(Task requirements)
Your answer must be an exact copy of the records below, with no pictures in it.

(Items listed in a dataset)

:::::

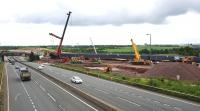 The new Bargeddie Bridge finally in position on 18th July 2015. There remain 8 days of line closure during which the track and OHLE will be reinstated. The excavation of the new M8 carriageway below the bridge spans will take place later and will not affect the railway. [See image 46140]<br><br>[Colin McDonald&nbsp;18/07/2015]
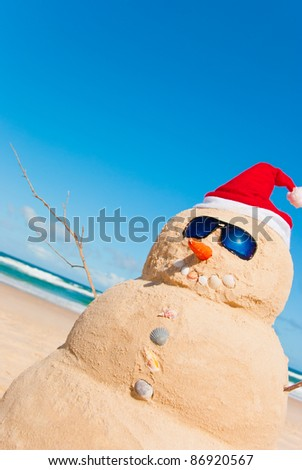 Perfectly Shaped Snowman made from sand whit santa hat and sunnies. There is loads of copy space for text in the sky - stock photo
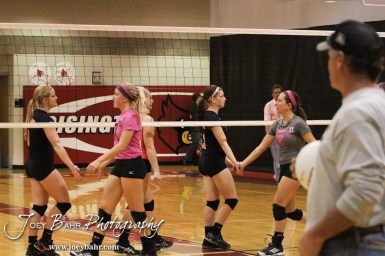 The Smoky Valley Lady Vikings and Hoisington Lady Cardinals shake hands following the Hoisington versus Smoky Valley volleyball match with Hoisington winning in two sets at Hoisington Activity Center in Hoisington, Kansas on October 22, 2013. (Photo: Joey Bahr, www.joeybahr.com)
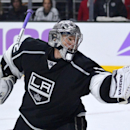 Los Angeles Kings goalie Jonathan Quick makes a glove save during the third period of an NHL hockey game against the Buffalo Sabres, Thursday, Oct. 23, 2014, in Los Angeles. The Kings won 2-0 The Associated Press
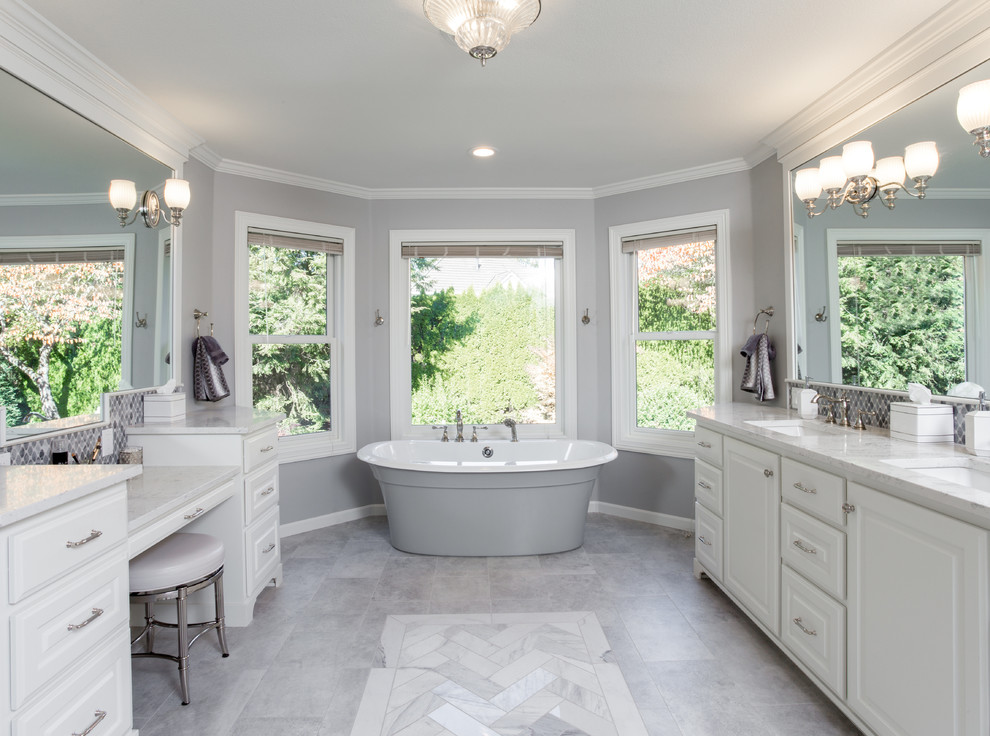 Example of a huge transitional master gray tile and porcelain tile marble floor and gray floor bathroom design in Portland with furniture-like cabinets, white cabinets, a two-piece toilet, gray walls, an undermount sink, marble countertops, a hinged shower door and gray countertops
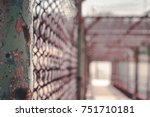 rusted steel pole on chain link ... | Shutterstock . vector #751710181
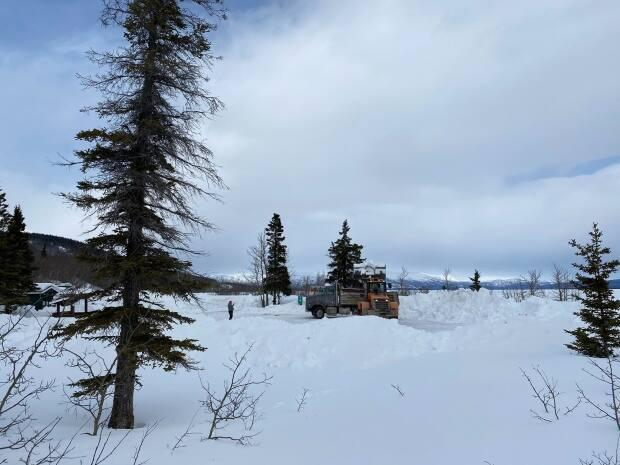 Yukon Parks crews clear snow at a territorial campground earlier this week in preparation for Friday's season opening. (Yukon Parks - image credit)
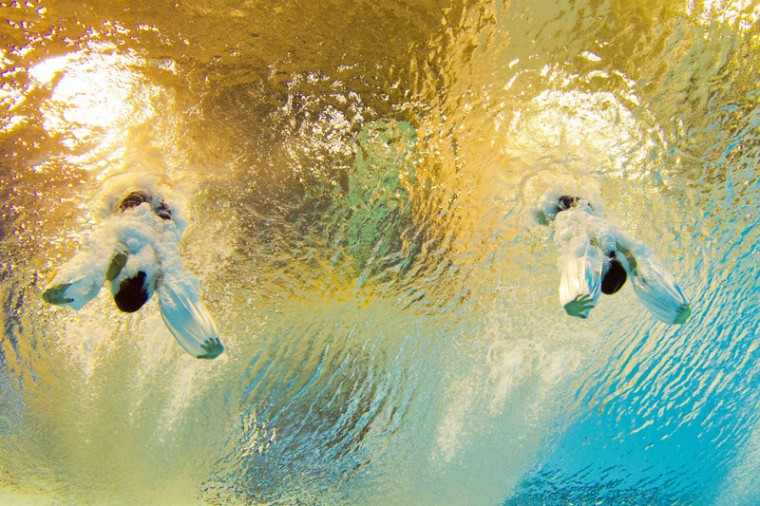 This picture taken with an underwater camera shows silver medalists Jennifer Abel and Pamela ware of Canada competing in the women's synchronized diving 3m springboard diving final at the Pan American games in Toronto on Monday. (DAMIEN MEYERDAMIEN MEYER/AFP/Getty Images)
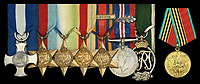 BNPS.co.uk (01202) 558833.<br /> Pic: DNW/BNPS<br /> <br /> The medals of a World War Two navy commander who survived his ship's sinking by clinging to a comrade's dead body have sold for almost £20,000.<br /> <br /> Commander Charles Cuthbertson was in charge of the HMS Zinnia when it was destroyed by a German U-Boat in the north Atlantic in 1941, sinking in 20 seconds.<br /> <br /> He grabbed hold of the trunk of a dead seaman in the water in a desperate bid to stay afloat, holding on for 30 minutes before being fished out of the sea by a passing dinghy.<br /> <br /> Cmdr Cuthbertson's tale of survival inspired Nicholas Monsarrat to write his best-selling novel 'The Cruel Sea', which was subsequently made into a 1953 film starring Jack Hawkins and Stanley Baker.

:::::

(Written answer)
 The new Bargeddie Bridge finally in position on 18th July 2015. There remain 8 days of line closure during which the track and OHLE will be reinstated. The excavation of the new M8 carriageway below the bridge spans will take place later and will not affect the railway. [See image 46140]<br><br>[Colin McDonald&nbsp;18/07/2015]
 Perfectly Shaped Snowman made from sand whit santa hat and sunnies. There is loads of copy space for text in the sky - stock photo
 The Smoky Valley Lady Vikings and Hoisington Lady Cardinals shake hands following the Hoisington versus Smoky Valley volleyball match with Hoisington winning in two sets at Hoisington Activity Center in Hoisington, Kansas on October 22, 2013. (Photo: Joey Bahr, www.joeybahr.com)
 Los Angeles Kings goalie Jonathan Quick makes a glove save during the third period of an NHL hockey game against the Buffalo Sabres, Thursday, Oct. 23, 2014, in Los Angeles. The Kings won 2-0 The Associated Press
 Example of a huge transitional master gray tile and porcelain tile marble floor and gray floor bathroom design in Portland with furniture-like cabinets, white cabinets, a two-piece toilet, gray walls, an undermount sink, marble countertops, a hinged shower door and gray countertops
 rusted steel pole on chain link ... | Shutterstock . vector #751710181
 Yukon Parks crews clear snow at a territorial campground earlier this week in preparation for Friday's season opening. (Yukon Parks - image credit)
 This picture taken with an underwater camera shows silver medalists Jennifer Abel and Pamela ware of Canada competing in the women's synchronized diving 3m springboard diving final at the Pan American games in Toronto on Monday. (DAMIEN MEYERDAMIEN MEYER/AFP/Getty Images)
 BNPS.co.uk (01202) 558833.<br /> Pic: DNW/BNPS<br /> <br /> The medals of a World War Two navy commander who survived his ship's sinking by clinging to a comrade's dead body have sold for almost £20,000.<br /> <br /> Commander Charles Cuthbertson was in charge of the HMS Zinnia when it was destroyed by a German U-Boat in the north Atlantic in 1941, sinking in 20 seconds.<br /> <br /> He grabbed hold of the trunk of a dead seaman in the water in a desperate bid to stay afloat, holding on for 30 minutes before being fished out of the sea by a passing dinghy.<br /> <br /> Cmdr Cuthbertson's tale of survival inspired Nicholas Monsarrat to write his best-selling novel 'The Cruel Sea', which was subsequently made into a 1953 film starring Jack Hawkins and Stanley Baker.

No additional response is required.